TEKSTBLOK:
—————
Dit manifest is niet minder dan het recept voor succesvolle steden
die garant staan voor economische groei in hun regio. Aanleiding
van dit gebeuren is de bestseller van socioloog Richard Florida,
The Rise of the Creative Class and how it's transforming work,
leisure, community and everyday life. Richard Florida intikken
op Google volstaat om de omvang van de hype die het boek heeft veroorzaakt
in te schatten. Richard Florida maakt in zijn boek een ranking van
de meest creatieve steden en dus de steden met de grootste economische
toekomst. Een goede ranking op de Creativity Index is een
must geworden in de VS.
Bij ons haalde dit boek heel even de media met de leuke link tussen
een homo-scene en economisch succes van een stad: de homo's zijn
de spreekwoordelijke kanaries uit de koolmijnen, maar dan voor het
creatieve tijdperk stelt Florida. U herinnert zich wellicht het
verhaaltje van op school: de kompels daalden af in de mijnen met
een kanarie in een kooitje. De kanarie kon waarschuwen voor mijngas,
een gevaarlijk maar geurloos gas dat de mijnwerkers zelf nooit tijdig
konden opsporen. Uit statistische analyses en vergelijkingen over
de laatste decennia blijkt volgens Richard Florida dat een grote
homo-aanwezigheid en een bruisend gay-leven in een stad een sterke
voorspeller is van komend economisch succes en groei van een stad
en een regio, sterker dan traditionele graadmeters als investeringen,
infrastructuur, bedrijfsparken, enz... Wat zou de verklaring zijn?
Omvangrijke homo-gemeenschappen tref je aan in tolerante steden
- bijvoorbeeld San Francisco. Creatieve mensen willen in een tolerante
omgeving leven en werken. De bedrijven in de nieuwe groeiende en
toekomstgerichte economische sectoren gaan zich niet vestigen waar
ze door lage loonlasten of een gunstig investeringsklimaat worden
naar toegetrokken, maar wel daar waar creatieve mensen, met talent
en knowhow wonen.
The Rise of the Creative Class verscheen in de loop van
2002, dus na 11 september 2001 en vooral na de implosie van de Nasdaq
en de dotcom-zeepbel. Dit is geen onbelangrijk detail voor wie het
boek leest. Het blinde geloof in de onbegrensde nieuwe economie
heeft net een zware klap gekregen. De analyse die hij maakt gaat
dus niet uit van de oppervlakkige tekenen van verandering uit de
jaren '90, maar van wat er na de klap van die veranderingsprocessen
stand heeft gehouden en dus een diepgaandere verandering heeft teweeggebracht.
—————
AANGELEVERDE GEGEVENS:
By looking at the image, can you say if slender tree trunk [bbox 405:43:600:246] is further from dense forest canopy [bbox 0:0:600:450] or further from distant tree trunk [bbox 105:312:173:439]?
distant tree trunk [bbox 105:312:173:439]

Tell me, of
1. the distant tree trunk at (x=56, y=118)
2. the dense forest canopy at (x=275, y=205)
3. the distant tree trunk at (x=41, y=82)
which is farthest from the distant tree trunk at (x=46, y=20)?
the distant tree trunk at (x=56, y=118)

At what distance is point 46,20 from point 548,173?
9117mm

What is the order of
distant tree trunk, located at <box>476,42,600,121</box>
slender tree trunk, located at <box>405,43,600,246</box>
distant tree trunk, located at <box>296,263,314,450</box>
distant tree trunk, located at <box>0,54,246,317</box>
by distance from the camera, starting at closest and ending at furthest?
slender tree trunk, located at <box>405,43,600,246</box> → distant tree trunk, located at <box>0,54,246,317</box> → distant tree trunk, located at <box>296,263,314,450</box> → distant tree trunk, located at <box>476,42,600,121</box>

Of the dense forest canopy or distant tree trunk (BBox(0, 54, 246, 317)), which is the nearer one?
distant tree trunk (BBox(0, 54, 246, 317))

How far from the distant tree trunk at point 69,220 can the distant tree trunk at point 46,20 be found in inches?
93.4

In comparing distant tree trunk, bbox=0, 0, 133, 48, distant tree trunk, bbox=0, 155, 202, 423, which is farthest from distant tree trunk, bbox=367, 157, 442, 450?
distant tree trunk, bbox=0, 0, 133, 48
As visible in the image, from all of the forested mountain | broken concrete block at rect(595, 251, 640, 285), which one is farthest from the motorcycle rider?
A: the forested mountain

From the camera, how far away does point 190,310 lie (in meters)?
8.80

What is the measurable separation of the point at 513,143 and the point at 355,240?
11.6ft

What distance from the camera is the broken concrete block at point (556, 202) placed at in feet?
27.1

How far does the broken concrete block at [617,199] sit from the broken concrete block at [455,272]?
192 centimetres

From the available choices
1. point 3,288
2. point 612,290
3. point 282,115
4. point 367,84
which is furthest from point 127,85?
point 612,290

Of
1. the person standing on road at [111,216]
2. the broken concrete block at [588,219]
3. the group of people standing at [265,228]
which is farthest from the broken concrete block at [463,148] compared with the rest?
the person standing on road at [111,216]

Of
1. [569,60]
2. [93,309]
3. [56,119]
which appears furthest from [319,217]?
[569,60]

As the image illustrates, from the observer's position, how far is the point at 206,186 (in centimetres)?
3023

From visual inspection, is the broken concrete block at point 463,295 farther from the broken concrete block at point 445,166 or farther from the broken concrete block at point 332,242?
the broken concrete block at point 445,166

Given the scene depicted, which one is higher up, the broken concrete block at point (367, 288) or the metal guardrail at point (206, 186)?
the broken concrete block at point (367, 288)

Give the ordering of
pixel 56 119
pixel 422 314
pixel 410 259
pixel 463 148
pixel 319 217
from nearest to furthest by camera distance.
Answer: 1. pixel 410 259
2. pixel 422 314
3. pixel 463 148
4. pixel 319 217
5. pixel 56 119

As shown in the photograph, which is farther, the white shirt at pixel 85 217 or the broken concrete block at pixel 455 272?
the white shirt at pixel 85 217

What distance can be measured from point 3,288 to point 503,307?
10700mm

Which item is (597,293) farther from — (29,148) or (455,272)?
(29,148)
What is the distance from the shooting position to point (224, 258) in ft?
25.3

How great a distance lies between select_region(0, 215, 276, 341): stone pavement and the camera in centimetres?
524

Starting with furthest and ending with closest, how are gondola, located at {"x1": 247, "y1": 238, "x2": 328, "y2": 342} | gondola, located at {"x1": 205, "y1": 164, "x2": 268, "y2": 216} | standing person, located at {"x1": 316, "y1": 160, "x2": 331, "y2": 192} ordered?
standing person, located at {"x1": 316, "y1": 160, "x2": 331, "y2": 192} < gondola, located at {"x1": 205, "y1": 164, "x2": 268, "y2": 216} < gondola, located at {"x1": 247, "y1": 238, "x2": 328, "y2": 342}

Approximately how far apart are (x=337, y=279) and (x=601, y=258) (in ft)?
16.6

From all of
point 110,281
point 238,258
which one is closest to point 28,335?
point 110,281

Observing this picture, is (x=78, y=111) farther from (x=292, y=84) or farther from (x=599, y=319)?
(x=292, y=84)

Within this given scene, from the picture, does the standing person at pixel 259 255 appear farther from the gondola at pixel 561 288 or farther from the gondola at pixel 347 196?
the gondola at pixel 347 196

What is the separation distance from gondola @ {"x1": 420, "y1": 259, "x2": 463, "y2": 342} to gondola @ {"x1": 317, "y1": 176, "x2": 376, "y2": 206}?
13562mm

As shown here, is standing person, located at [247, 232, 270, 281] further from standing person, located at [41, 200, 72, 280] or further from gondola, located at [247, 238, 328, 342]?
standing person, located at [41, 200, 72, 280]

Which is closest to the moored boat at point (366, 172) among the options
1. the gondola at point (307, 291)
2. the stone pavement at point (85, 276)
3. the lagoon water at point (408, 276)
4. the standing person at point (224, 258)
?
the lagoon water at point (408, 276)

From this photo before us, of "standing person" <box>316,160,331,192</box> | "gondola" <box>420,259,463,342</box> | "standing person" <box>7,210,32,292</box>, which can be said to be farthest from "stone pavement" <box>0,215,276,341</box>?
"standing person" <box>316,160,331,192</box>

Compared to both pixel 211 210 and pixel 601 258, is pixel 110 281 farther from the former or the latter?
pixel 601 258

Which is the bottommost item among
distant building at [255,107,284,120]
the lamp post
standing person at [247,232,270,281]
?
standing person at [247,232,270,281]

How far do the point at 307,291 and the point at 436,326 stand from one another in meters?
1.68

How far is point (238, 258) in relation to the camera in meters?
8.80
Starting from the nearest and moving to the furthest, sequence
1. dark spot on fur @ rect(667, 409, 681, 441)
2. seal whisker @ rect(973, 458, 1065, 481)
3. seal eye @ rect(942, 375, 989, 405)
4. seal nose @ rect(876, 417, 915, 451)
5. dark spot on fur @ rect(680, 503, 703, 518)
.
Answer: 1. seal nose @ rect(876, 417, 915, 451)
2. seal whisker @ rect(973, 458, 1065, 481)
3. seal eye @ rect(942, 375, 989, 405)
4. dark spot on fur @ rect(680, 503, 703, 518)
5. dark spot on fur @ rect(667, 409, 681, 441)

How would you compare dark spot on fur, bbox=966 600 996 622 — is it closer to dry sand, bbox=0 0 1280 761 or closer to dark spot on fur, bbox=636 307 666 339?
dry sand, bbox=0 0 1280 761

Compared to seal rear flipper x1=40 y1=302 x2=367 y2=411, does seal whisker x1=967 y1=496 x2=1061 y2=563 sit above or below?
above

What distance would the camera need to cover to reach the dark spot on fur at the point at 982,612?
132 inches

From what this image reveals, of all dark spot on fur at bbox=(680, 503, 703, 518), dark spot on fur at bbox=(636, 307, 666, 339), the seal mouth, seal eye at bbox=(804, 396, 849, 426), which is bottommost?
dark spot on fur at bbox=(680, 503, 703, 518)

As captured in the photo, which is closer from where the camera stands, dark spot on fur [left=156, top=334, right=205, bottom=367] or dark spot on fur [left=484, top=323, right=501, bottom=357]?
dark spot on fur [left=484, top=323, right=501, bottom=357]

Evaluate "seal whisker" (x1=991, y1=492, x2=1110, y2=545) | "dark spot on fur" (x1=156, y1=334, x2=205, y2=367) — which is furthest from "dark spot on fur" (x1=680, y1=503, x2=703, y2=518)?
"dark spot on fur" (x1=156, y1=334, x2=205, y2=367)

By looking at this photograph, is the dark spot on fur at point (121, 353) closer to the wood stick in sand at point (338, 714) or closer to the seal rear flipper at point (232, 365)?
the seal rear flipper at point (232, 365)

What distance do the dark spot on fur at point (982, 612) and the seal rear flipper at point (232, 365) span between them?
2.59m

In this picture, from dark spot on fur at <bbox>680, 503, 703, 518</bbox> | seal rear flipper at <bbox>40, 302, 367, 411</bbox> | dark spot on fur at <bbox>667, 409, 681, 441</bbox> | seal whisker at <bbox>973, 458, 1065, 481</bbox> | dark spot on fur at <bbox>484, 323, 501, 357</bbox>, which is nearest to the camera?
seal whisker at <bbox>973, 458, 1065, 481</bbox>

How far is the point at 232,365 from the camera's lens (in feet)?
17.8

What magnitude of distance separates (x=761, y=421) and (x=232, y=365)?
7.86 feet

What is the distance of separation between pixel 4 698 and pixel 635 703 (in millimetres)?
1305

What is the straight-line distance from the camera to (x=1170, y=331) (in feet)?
—————
OPDRACHTDOEL:
Beantwoord de volgende vragen over de tekst over de creatieve klasse:
1. In welk jaar verscheen The Rise of the Creative Class?
2. Waarvoor kon de kanarie de mijnwerkers waarschuwen?
3. Welke stad wordt als voorbeeld van een tolerante stad genoemd?

RESULTAAT OEFENING:
1. In 2002.
2. Voor mijngas.
3. San Francisco.